State Key Laboratory of Cognitive Neuroscience and Learning & IDG/McGovern Institute for Brain Research, Beijing Normal University, Beijing 100875, China.
Peking University Sixth Hospital / Institute of Mental Health, Key Laboratory of Ministry of Health (Peking University), Beijing 100191, China.
Neuroscience. 2019 May 15;406:444-456. doi: 10.1016/j.neuroscience.2019.03.048. Epub 2019 Mar 26.
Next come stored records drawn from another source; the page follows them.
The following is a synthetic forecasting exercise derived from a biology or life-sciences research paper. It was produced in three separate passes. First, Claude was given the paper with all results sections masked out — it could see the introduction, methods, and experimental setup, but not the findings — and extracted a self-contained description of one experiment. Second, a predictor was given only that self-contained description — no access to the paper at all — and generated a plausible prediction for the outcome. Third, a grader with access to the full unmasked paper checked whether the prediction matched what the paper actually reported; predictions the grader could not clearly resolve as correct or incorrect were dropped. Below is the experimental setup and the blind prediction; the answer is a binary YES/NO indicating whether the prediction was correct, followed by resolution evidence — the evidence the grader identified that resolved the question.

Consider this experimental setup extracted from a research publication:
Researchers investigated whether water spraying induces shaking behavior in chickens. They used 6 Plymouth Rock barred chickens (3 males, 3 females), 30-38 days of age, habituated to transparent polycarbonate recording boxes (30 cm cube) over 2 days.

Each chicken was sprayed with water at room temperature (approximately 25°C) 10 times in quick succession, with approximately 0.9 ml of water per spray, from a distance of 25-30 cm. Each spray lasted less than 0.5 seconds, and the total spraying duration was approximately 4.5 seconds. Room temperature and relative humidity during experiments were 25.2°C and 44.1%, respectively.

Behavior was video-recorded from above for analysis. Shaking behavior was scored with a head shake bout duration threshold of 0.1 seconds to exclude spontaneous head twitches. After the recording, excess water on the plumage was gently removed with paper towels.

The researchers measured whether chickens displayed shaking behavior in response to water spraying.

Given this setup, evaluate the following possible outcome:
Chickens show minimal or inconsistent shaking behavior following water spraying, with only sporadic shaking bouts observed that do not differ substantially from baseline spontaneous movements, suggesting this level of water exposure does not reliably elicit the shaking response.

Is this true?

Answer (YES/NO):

The electroencephalogram (EEG) is an informative neuroimaging tool for studying attention-deficit/hyperactivity disorder (ADHD); one main goal is to characterize the EEG of children with ADHD. In this study, we employed the power spectrum, complexity and bicoherence, biomarker candidates for identifying ADHD children in a machine learning approach, to characterize resting-state EEG (rsEEG). We built support vector machine classifiers using a single type of feature, all features from a method (relative spectral power, spectral power ratio, complexity or bicoherence), or all features from all four methods. We evaluated effectiveness and performance of the classifiers using the permutation test and the area under the receiver operating characteristic curve (AUC). We analyzed the rsEEG from 50 ADHD children and 58 age-matched controls. The results show that though spectral features can be used to build a convincing model, the prediction accuracy of the model was unfortunately unstable. Bicoherence features had significant between-group differences, but classifier performance was sensitive to brain region used. rsEEG complexity of ADHD children was significantly lower than controls and may be a suitable biomarker candidate. Through a machine learning approach, 14 features from various brain regions using different methods were selected; the classifier based on these features had an AUC of 0.9158 and an accuracy of 84.59%. These findings strongly suggest that the combination of rsEEG characteristics obtained by various methods may be a tool for identifying ADHD.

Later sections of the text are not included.